A cause de PIX et pour d'autres pratiques commerciales qu'il considère "discriminatoires", le représentant au commerce des Etats-Unis (USTR) envisage d'imposer des droits de douane de 25% sur certaines exportations brésiliennes. Décision attendue dans les prochains jours.
Pourquoi PIX est-il important?
Lancé en 2020, PIX est le moyen de paiement le plus populaire du pays, représentant 54% des transactions, selon la Banque centrale du Brésil (BCB), qui l'a créé.
Il "a réussi à toucher avec succès des millions de Brésiliens qui étaient auparavant exclus du système bancaire traditionnel", a souligné le chef de la diplomatie brésilienne, Mauro Vieira, dans une lettre adressée à l'USTR.
Le mécanisme est utilisé par 80% des 212 millions de Brésiliens.
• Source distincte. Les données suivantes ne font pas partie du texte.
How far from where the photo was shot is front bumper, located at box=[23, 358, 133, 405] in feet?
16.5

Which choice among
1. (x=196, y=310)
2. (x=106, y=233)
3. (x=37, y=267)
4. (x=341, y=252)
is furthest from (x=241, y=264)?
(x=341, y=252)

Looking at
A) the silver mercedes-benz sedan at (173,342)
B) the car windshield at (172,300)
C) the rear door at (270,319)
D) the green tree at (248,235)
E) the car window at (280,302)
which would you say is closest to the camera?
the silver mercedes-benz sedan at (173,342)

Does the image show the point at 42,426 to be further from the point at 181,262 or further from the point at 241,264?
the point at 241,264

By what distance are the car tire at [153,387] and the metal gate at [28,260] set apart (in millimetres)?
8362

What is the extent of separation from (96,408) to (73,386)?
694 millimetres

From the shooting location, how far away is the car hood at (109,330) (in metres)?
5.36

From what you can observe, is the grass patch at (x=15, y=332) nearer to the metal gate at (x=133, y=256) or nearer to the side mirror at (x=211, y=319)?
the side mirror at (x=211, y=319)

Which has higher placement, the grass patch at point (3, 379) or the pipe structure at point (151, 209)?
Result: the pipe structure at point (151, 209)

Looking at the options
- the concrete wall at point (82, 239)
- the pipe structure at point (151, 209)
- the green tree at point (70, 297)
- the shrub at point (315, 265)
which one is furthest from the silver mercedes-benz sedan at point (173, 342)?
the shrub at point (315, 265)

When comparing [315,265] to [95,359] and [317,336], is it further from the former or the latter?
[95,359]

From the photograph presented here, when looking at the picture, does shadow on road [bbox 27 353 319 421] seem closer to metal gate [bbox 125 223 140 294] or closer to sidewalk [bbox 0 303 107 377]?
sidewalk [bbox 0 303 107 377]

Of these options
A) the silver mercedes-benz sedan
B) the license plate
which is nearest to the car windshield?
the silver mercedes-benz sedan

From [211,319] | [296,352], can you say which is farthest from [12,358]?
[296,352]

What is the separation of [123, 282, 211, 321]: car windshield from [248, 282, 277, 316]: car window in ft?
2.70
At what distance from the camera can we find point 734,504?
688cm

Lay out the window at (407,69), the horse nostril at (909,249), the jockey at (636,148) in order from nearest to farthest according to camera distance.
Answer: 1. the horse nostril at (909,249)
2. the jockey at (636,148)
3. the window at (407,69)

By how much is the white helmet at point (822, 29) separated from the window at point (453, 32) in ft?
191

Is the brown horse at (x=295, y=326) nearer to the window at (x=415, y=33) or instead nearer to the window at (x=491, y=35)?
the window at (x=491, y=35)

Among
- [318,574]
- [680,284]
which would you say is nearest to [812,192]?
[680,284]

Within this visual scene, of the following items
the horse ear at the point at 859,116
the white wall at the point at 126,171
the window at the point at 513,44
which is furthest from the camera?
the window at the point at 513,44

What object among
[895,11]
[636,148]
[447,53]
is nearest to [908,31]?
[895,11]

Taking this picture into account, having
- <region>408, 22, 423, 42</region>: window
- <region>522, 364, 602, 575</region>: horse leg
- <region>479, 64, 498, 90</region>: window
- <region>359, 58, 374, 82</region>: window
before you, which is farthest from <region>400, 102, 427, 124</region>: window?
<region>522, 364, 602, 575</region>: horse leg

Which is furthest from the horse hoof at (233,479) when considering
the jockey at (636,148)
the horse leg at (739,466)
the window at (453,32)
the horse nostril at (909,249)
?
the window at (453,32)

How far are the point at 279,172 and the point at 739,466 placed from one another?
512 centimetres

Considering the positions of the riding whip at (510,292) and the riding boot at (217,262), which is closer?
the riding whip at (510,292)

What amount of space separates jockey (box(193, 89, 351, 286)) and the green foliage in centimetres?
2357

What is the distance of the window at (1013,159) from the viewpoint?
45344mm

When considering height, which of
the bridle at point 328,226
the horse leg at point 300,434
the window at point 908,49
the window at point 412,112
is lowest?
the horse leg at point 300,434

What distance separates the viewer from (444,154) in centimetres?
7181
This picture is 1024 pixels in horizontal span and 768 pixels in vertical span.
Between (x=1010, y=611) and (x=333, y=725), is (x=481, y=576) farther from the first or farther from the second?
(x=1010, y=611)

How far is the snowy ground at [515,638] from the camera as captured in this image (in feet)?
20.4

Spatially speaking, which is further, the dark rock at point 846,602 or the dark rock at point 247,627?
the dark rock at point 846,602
"Avant, il fallait se balader avec du liquide et plein de choses dans le portefeuille. Maintenant, il suffit de prendre son téléphone portable et de faire un PIX, ça a vraiment facilité la vie de tout le monde", dit à Brasilia Ingrid Ferreira, une fonctionnaire de 32 ans.
Que dénoncent les Etats-Unis ?
Washington soutient que la banque centrale brésilienne, en tant que propriétaire et régulatrice du système PIX, se trouve en situation de conflit d'intérêts et défavorise les entreprises américaines.
L'administration Trump se plaint des exigences de la BCB imposant aux banques d'intégrer PIX sur la page d'accueil de leurs applications et de ne pas facturer des frais aux usagers.
Cela "oblige les prestataires américains à promouvoir leur concurrent brésilien", c'est "injuste", affirme l'USTR.
Selon une source du gouvernement brésilien, le mécontentement des Etats-Unis est lié au sort des entreprises de cartes de crédit, dont la part est passée de 23% à 15% des transactions depuis 2020.
"Une grande partie de la population brésilienne travaille dans les services informels. Ce sont de petits entrepreneurs et ils étaient très dépendants de ces grands opérateurs de cartes de crédit, en payant des frais", explique à l'AFP le professeur Marco Sanfins, de l'Université fédérale Fluminense.
Comment le Brésil se défend-il?
Brasilia rejette ces accusations et affirme que PIX a élargi "l'écosystème des paiements numériques en bénéficiant à des entreprises liées aux Etats-Unis" comme Google.
Le nombre total d'utilisateurs de cartes au Brésil a augmenté depuis 2020, d'après la BCB.
Selon le géant sud-américain, Washington voit également dans PIX et les systèmes similaires - il en existe au Kenya, au Nigeria, en Inde ou en Colombie - une menace potentielle pour la suprématie internationale du dollar.
Pourquoi est-ce politiquement sensible
En octobre, Lula affrontera dans les urnes Flavio Bolsonaro, fils et héritier politique de l'ancien président d'extrême droite Jair Bolsonaro (2019-2022), condamné en 2025 à 27 ans de prison pour tentative de coup d'Etat.
Donald Trump avait imposé à l'époque des droits de douane au Brésil, en représailles à une supposée "chasse aux sorcières" contre son allié. Ils avaient été ensuite largement levés.
Flavio Bolsonaro tente désormais de se démarquer de l'offensive américaine contre un mode de paiement plébiscité par les Brésiliens. Selon lui, une nouvelle surtaxe favoriserait la campagne de Lula.
"PIX est bon pour le Brésil et, aussi incroyable que cela puisse paraître, il est aussi bon pour les Etats-Unis", a-t-il assuré après une récente intervention devant l'USTR à Washington.